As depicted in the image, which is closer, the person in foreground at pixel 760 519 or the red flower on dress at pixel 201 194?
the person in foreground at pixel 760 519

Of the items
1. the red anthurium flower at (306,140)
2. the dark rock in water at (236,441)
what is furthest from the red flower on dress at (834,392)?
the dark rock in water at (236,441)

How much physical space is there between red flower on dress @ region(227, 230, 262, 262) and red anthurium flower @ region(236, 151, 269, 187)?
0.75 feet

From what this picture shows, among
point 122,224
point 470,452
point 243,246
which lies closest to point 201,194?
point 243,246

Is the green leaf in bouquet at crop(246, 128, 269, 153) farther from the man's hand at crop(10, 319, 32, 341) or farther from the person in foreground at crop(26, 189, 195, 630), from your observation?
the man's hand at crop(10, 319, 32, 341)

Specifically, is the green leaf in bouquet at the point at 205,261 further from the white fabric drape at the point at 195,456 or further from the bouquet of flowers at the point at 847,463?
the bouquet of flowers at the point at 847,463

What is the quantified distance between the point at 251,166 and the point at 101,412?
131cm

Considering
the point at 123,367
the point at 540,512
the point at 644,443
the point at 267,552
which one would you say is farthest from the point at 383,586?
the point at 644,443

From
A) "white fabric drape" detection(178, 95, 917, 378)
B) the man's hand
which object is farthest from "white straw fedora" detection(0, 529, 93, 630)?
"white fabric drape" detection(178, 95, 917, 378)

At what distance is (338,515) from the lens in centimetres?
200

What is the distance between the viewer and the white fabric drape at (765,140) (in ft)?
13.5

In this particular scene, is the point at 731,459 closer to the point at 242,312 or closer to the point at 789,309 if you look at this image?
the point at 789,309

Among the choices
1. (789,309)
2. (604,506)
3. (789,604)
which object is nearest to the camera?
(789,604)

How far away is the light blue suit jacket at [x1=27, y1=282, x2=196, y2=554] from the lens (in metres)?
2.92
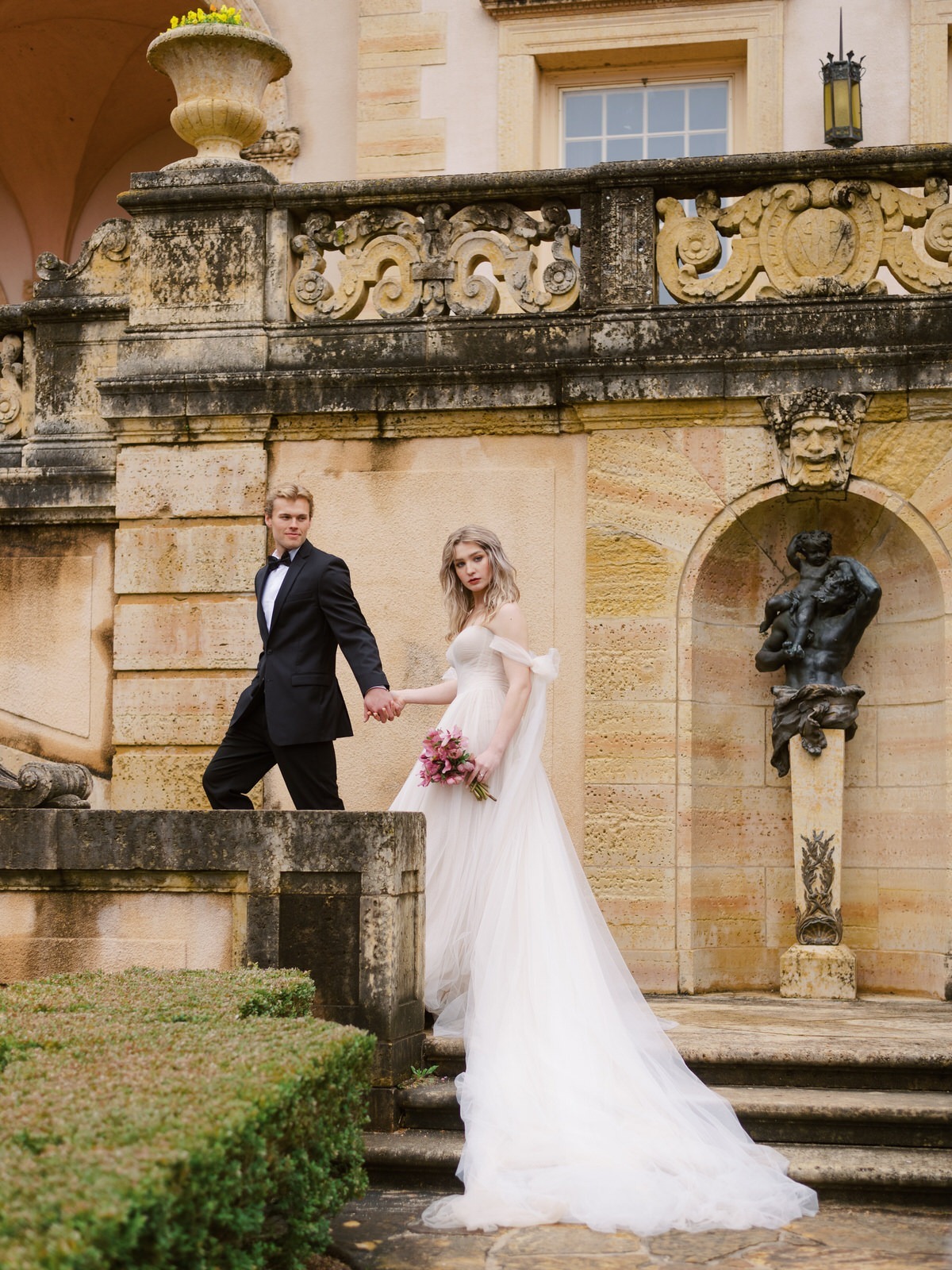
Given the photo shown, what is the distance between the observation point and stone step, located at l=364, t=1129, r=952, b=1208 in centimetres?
503

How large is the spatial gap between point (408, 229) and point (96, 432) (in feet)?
6.76

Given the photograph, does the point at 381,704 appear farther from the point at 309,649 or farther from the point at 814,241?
the point at 814,241

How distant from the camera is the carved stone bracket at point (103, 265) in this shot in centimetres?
896

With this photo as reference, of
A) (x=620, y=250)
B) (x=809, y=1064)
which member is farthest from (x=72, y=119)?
(x=809, y=1064)

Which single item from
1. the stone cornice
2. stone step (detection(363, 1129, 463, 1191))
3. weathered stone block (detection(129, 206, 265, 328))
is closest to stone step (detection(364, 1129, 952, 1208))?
stone step (detection(363, 1129, 463, 1191))

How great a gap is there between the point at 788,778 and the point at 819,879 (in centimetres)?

####################

(TASK REQUIREMENTS)
Quote the part of the records that opens with the line containing "What is the distance between the viewer" and runs through the end of the records, including both ends. Leave the pictures out of your answer.

(TASK OUTPUT)
What is the distance between the viewer and the white fabric drape at (765,140) (in ft)?
13.5

In this particular scene, is the point at 731,459 closer to the point at 242,312 or closer to the point at 789,309 if you look at this image?
the point at 789,309

Among the choices
1. (789,309)
2. (604,506)
3. (789,604)
which object is nearest to the camera?
(789,604)

How far away is the light blue suit jacket at [x1=27, y1=282, x2=196, y2=554] from the lens (in metres)?
2.92
Given the photo shown, what is the distance between the observation point and stone step, located at l=364, t=1129, r=952, b=1208 in centimetres?
503

How large is the spatial gap between point (408, 229) and point (96, 432) (in feet)?
6.76

Given the photograph, does the point at 381,704 appear farther from the point at 309,649 or farther from the point at 814,241?
the point at 814,241

How distant from the camera is the carved stone bracket at point (103, 265) in this shot in centimetres?
896

With this photo as reference, of
A) (x=620, y=250)
B) (x=809, y=1064)
which member is farthest from (x=72, y=119)?
(x=809, y=1064)

Which single item from
1. the stone cornice
2. stone step (detection(363, 1129, 463, 1191))
3. weathered stone block (detection(129, 206, 265, 328))
is closest to stone step (detection(364, 1129, 952, 1208))?
stone step (detection(363, 1129, 463, 1191))

How great a gap is there between the point at 788,778 and the point at 819,879 (in centimetres)?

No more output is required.